On Kalshi (CFTC-regulated) resolution runs through their in-house clearing engine in USD. Betfair Exchange settles after match end in the account's local currency. Manifold pays no cash — only its in-platform "mana" currency.
FAQ
- Where can I trade this market with the lowest fees?
- On Polymarket Tax UK, which mirrors the Polymarket order book at 0% fees. Kalshi charges up to 7% per trade; Betfair Exchange takes 2-5% commission on net winnings.

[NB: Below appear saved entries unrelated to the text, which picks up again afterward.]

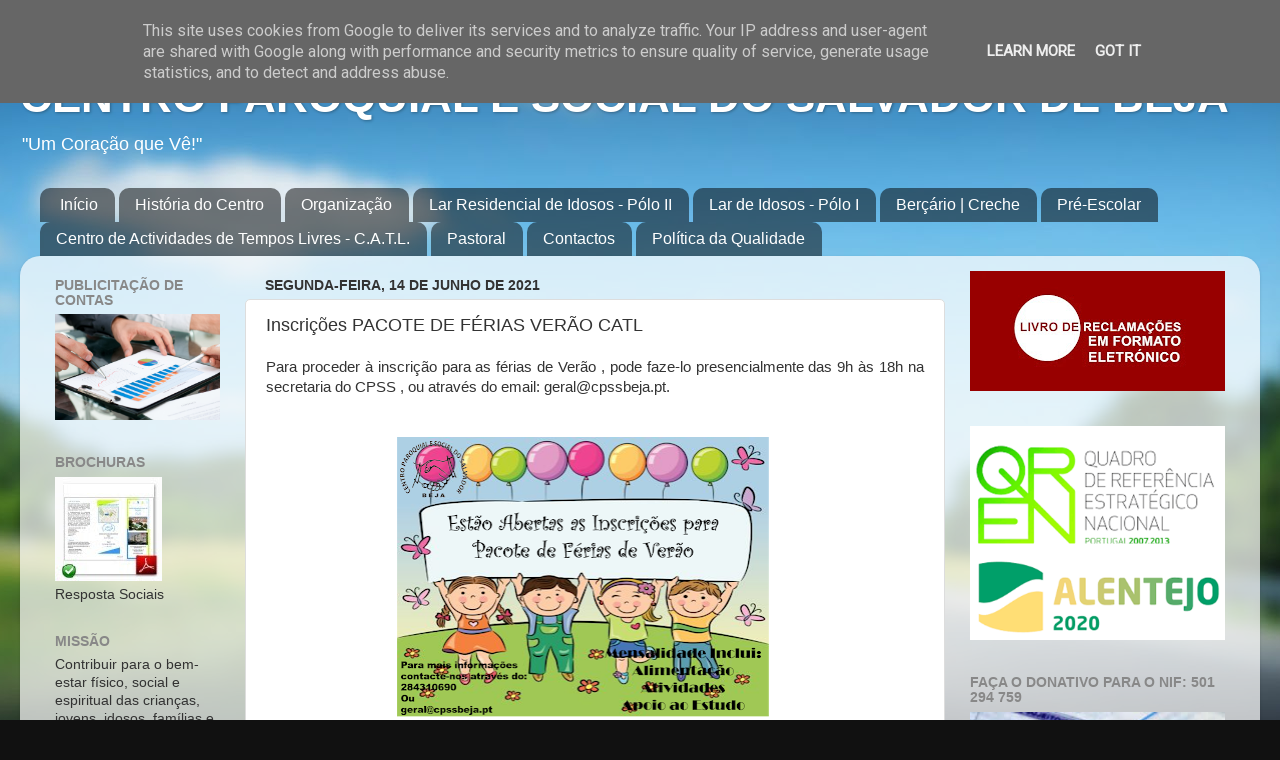

--- FILE ---
content_type: text/html; charset=UTF-8
request_url: http://www.cpssbeja.pt/b/stats?style=BLACK_TRANSPARENT&timeRange=ALL_TIME&token=APq4FmBOQZlj6qqhHW9xg7X023bWhUge_dxWHjLq6-rO9tzLVgL_wqft6UYkKIvpvLeFscJKAwUN31IvJhc0otlMGxFID0VaPw
body_size: 261
content:
{"total":501843,"sparklineOptions":{"backgroundColor":{"fillOpacity":0.1,"fill":"#000000"},"series":[{"areaOpacity":0.3,"color":"#202020"}]},"sparklineData":[[0,77],[1,21],[2,34],[3,59],[4,49],[5,88],[6,33],[7,73],[8,9],[9,13],[10,41],[11,37],[12,72],[13,51],[14,32],[15,40],[16,32],[17,47],[18,32],[19,25],[20,38],[21,38],[22,23],[23,27],[24,98],[25,27],[26,25],[27,32],[28,82],[29,11]],"nextTickMs":1800000}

- How does resolution work?
- Through the UMA Optimistic Oracle on Polygon: a proposer submits the outcome, a two-hour challenge window opens, and USDC payouts settle automatically once the result is final.
- How fast are USDC deposits?
- Polygon credits deposits after 12 confirmations — usually under 30 seconds. Withdrawals follow the same path and land back in your wallet within minutes.
- Do I need to KYC for this market?
- Not under $1,500 of lifetime trading volume. Above that threshold, Polymarket Tax UK triggers a quick verification flow that finishes in minutes.
- How reliable are the quoted odds?
- The YES/NO percentages are the live mid-prices of the Polymarket order book. On deep markets they move every few seconds; on thinner ones you'll see short plateaus.